The Loebner Prize, the annual hunt for a thinking machine takes place in the UK tomorrow.
Computers might order our shopping, fly our planes and run our factories but to date they've proven to be pretty lousy conversationalists.
Take this choice interaction between a person and a chatbot, a piece of software attempting to pass itself off as human.
Human: "Could you kill someone if you stabbed them with a towel?"
Chatbot: How are you doing today? I didn't hear you. I didn't hear you.
Human: I am not speaking - I am typing
Chatbot: OK. Do you have any pets? I didn't hear you. I didn't hear you.
Not quite Noel Coward is it? This interaction seems to be pretty much typical of your average silicon-based raconteur. Computers may crunch sums at mind-bending speeds but when it comes to verbal skills they're barely out of kindergarten. Even the iPhone's loquacious personal assistant Siri will come unstuck once you start making complex queries.

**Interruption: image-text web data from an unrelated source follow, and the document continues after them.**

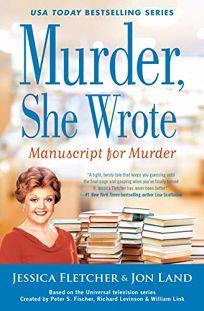 Manuscript for Murder: A Murder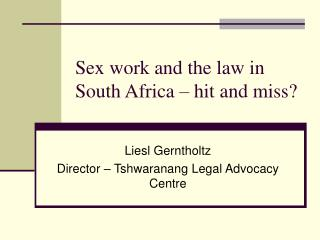 Sex work and the law in South Africa   hit and miss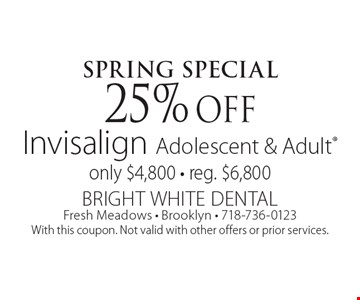 Spring Special. 25% off Invisalign Adolescent & Adult only $4,800 - reg. $6,800. With this coupon. Not valid with other offers or prior services.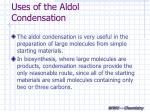 uses of the aldol condensation
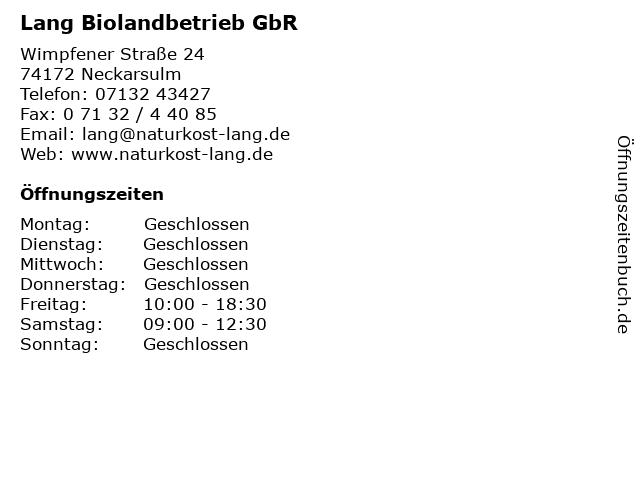 Lang Biolandbetrieb GbR in Neckarsulm: Adresse und Öffnungszeiten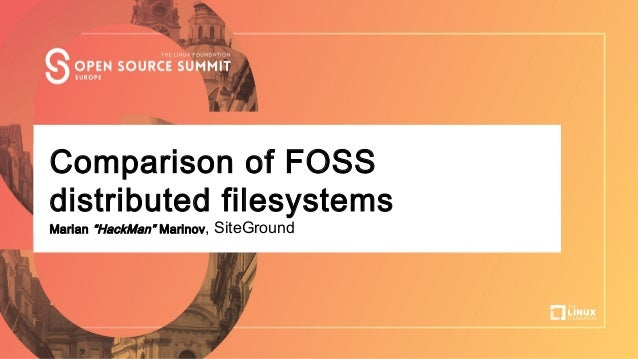 "Talk Title Here Author Name, Company Comparison of FOSS distributed filesystems Marian ""HackMan"" Marinov, SiteGround"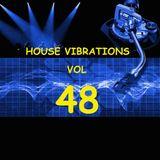 HOUSE VIBRATIONS VOL 48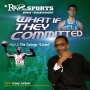 """Artwork for What If They Committed? Part 3: The College """"Cartel""""w/Scoop Jackson  R&R on Sports   KUDZUKIAN"""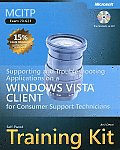 MCITP Self Paced Training Kit Exam 70 623 Supporting & Troubleshooting Applications on a Windows Vista Client for Consumer Support Technicians W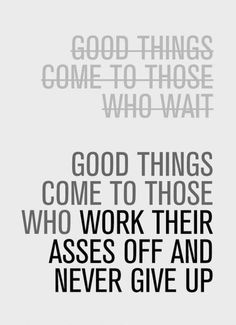 good things come to those who work their asses off and never give up! -motivational quotes
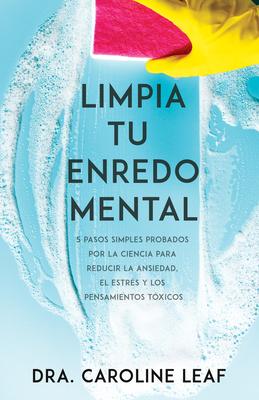 Limpia Tu Enredo Mental: 5 Pasos Simples Probados Por La Ciencia Para Reducir La Ansiedad, El Estrés Y Los Pensamientos Tóxicos Cover Image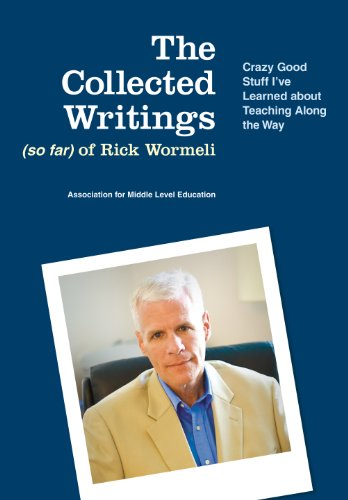 The Collected Writings (so far) of Rick Wormeli: Crazy Good Stuff I've Learned about Teaching Along the Way Kindle Edition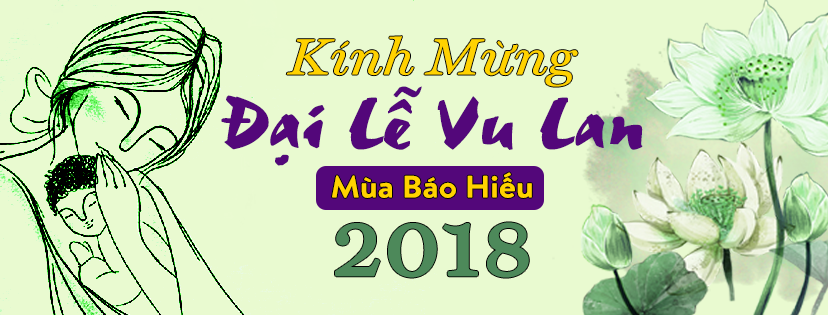 Kính Mừng Đại Lễ Vu-Lan – Mùa Báo Hiếu 2018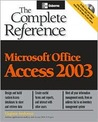Microsoft Office Access 2003: The Complete Reference [With CDROM]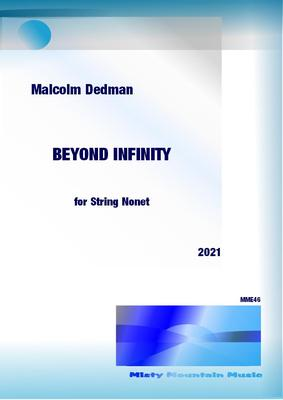 Picture of Sheet music  for violin, violin, violin, violin, viola, viola, cello, cello and double bass by Malcolm Dedman. 'Beyond Infinity' is for string nonet and is a meditation on the vastness of the physical and non-physical universe.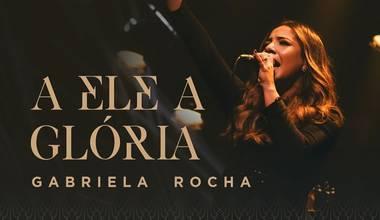Gabriela Rocha lança novo clipe - A Ele a Glória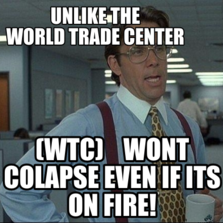 unlike the                                 World Trade Center   (WTC)    wont colapse even if its on fire!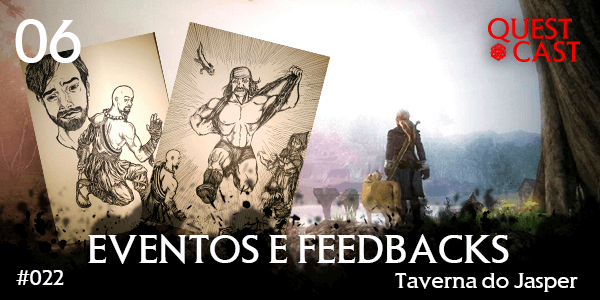 eventos-e-feedbacks---taverna-do-jasper-quest-cast-rpg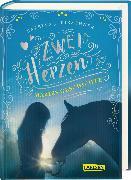 Cover-Bild zu Zwei Herzen - eine Pferdeliebe 2: Maries Geschichte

But creating convincing chatbots matter does matter: Find a machine that can pass itself off as human in conversation and you may have found a machine that can do something thought to be uniquely human, think.
The notion of identifying sentient computers by talking to them stretches back to 1950, to the dawn of the information age, when the brilliant British mathematician Alan Turing devised a game to answer the question 'Can a machine think?'.
Today that game is known as the Turing Test and involves judges talking via a computer to two unseen correspondents - one a human and one a piece of software, and then having to decide which is which.
Turing expected that by the year 2000, computers would be able to fool one in three judges into thinking they were human after five minutes of conversation, and that this would mean "one will be able to speak of machines thinking without expecting to be contradicted".
That hasn't yet happened, and, after 21 years of pitting chatbots against the Turing Test as part of the annual Loebner Prize, the closest that any piece of software has come was in 2008, when a program called Elbot fell one vote short of fooling the required one third of judges.
Yet two decades of failure has not deterred researchers from trying to win the Loebner Prize, and tomorrow chatbots will attempt to become the first computer whose responses are indistinguishable from humans - a feat that would win their research teams $100,000 and a gold medal.
Despite the cynicism with which the Loebner Prize is viewed by some academics, a competition which might - just might - identify the first glimmerings of a thinking machine is massively exciting.
So if you were one of the judges, what questions would you ask to work out whether you were talking to a human or a chatbot?